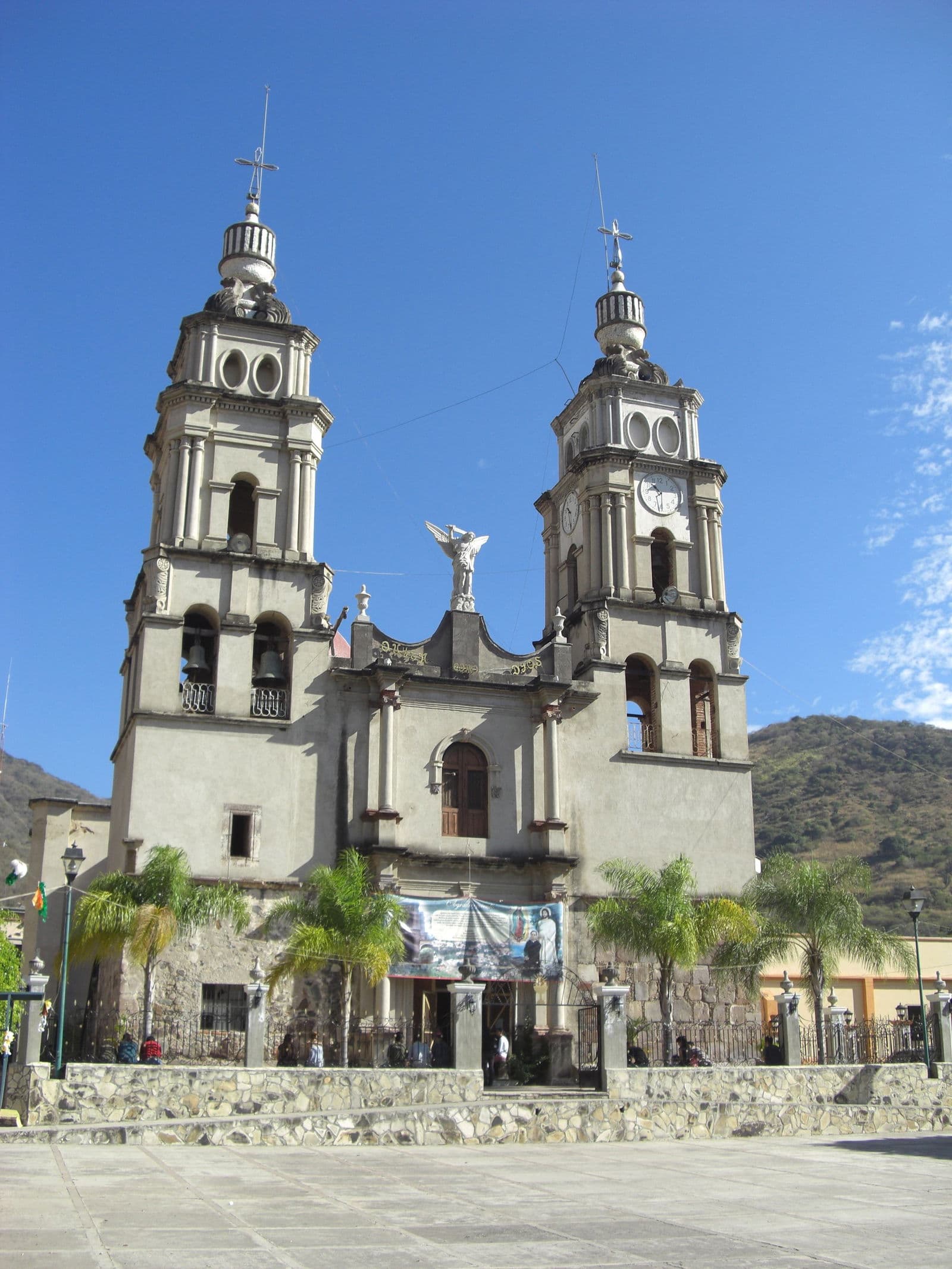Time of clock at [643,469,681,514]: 10:30
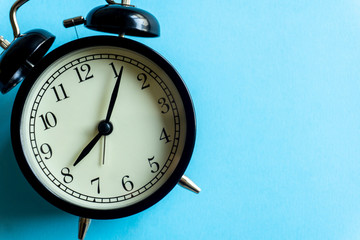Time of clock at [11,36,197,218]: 8:06
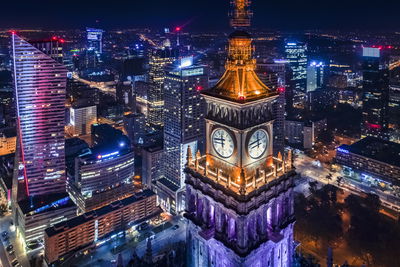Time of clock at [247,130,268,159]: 11:42
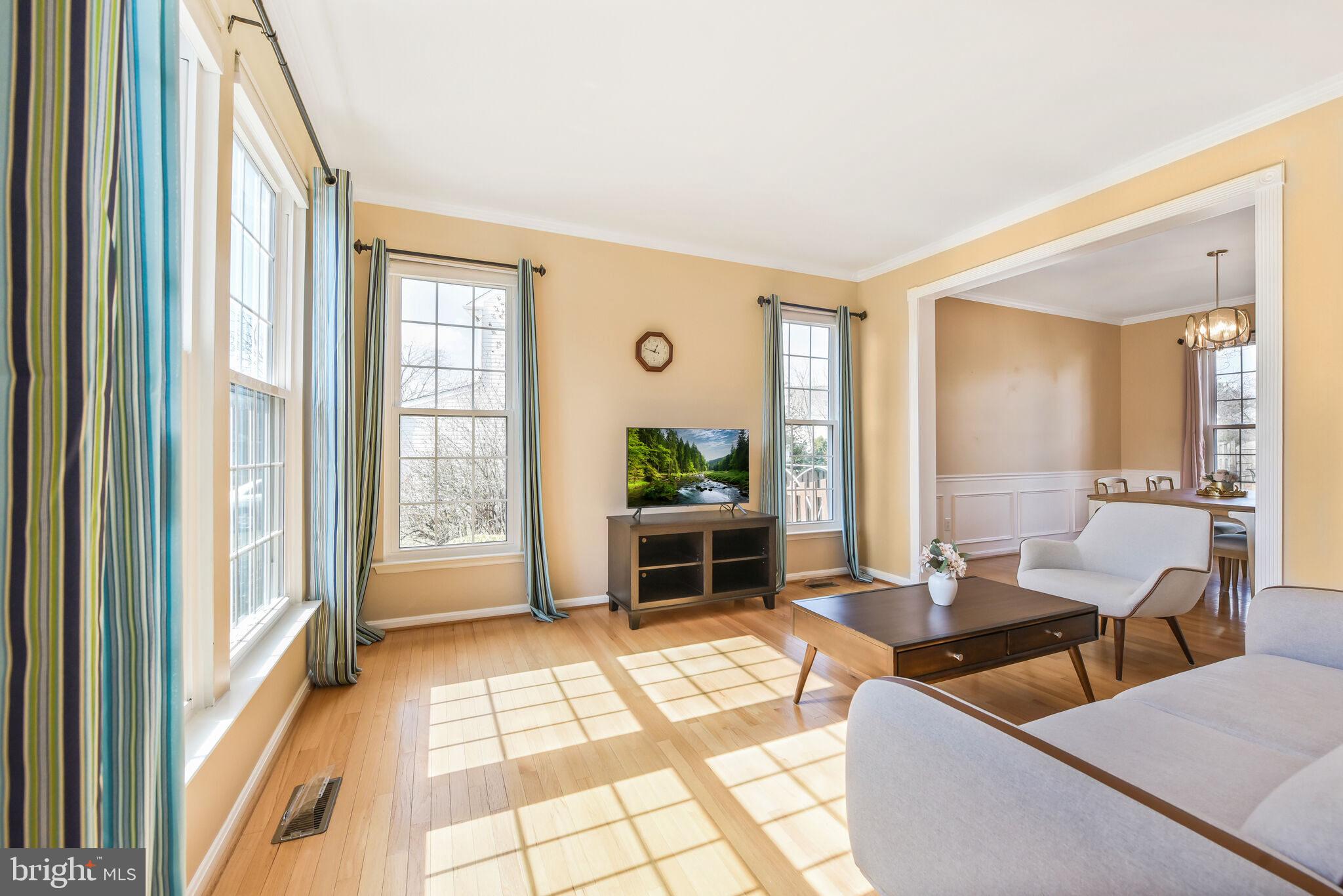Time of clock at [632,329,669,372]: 12:47
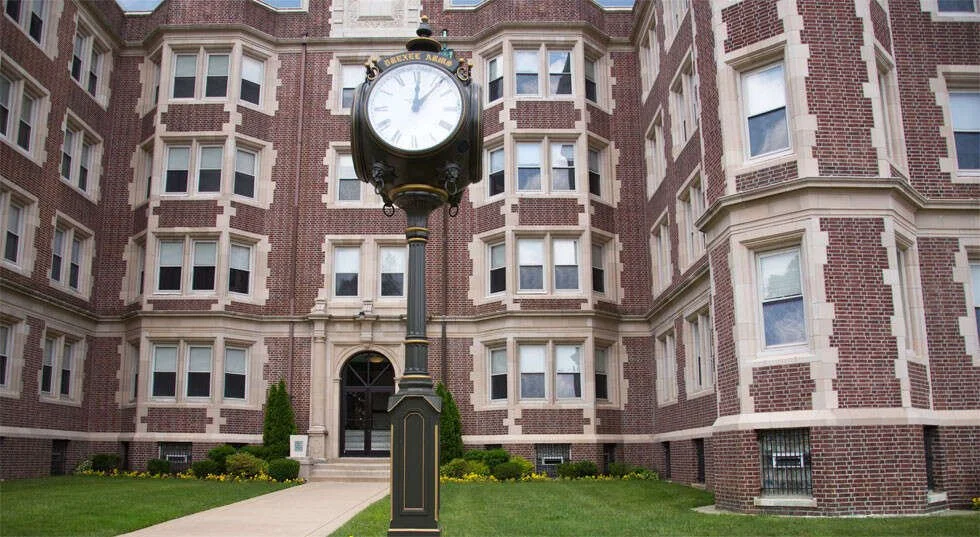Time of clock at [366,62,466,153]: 12:06
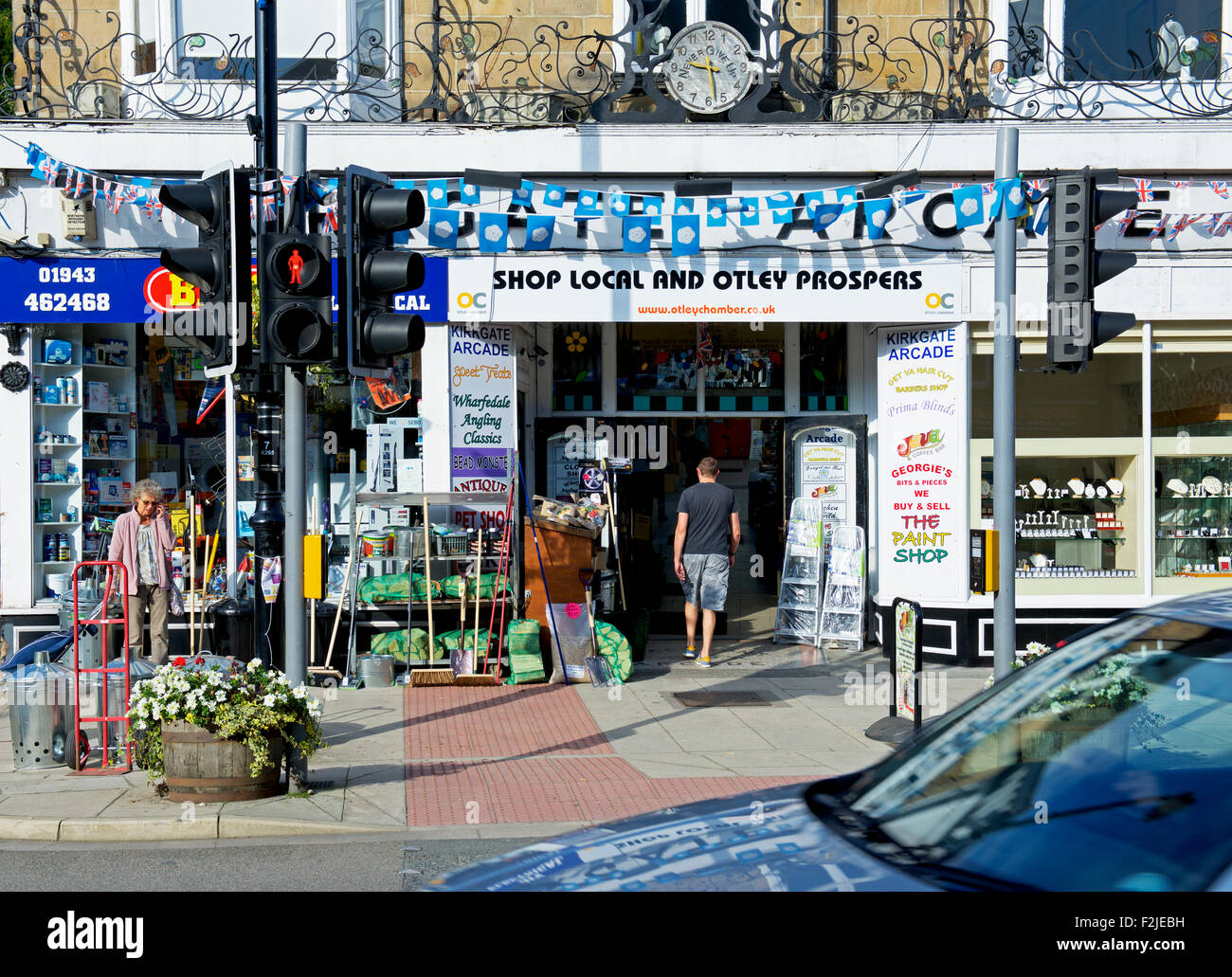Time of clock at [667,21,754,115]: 9:28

WHAT THE TASK REQUIRES:
Reproduce each of the records above word for word, leaving out the pictures.

REPLY TO THE TASK:
Time of clock at [643,469,681,514]: 10:30
Time of clock at [11,36,197,218]: 8:06
Time of clock at [247,130,268,159]: 11:42
Time of clock at [632,329,669,372]: 12:47
Time of clock at [366,62,466,153]: 12:06
Time of clock at [667,21,754,115]: 9:28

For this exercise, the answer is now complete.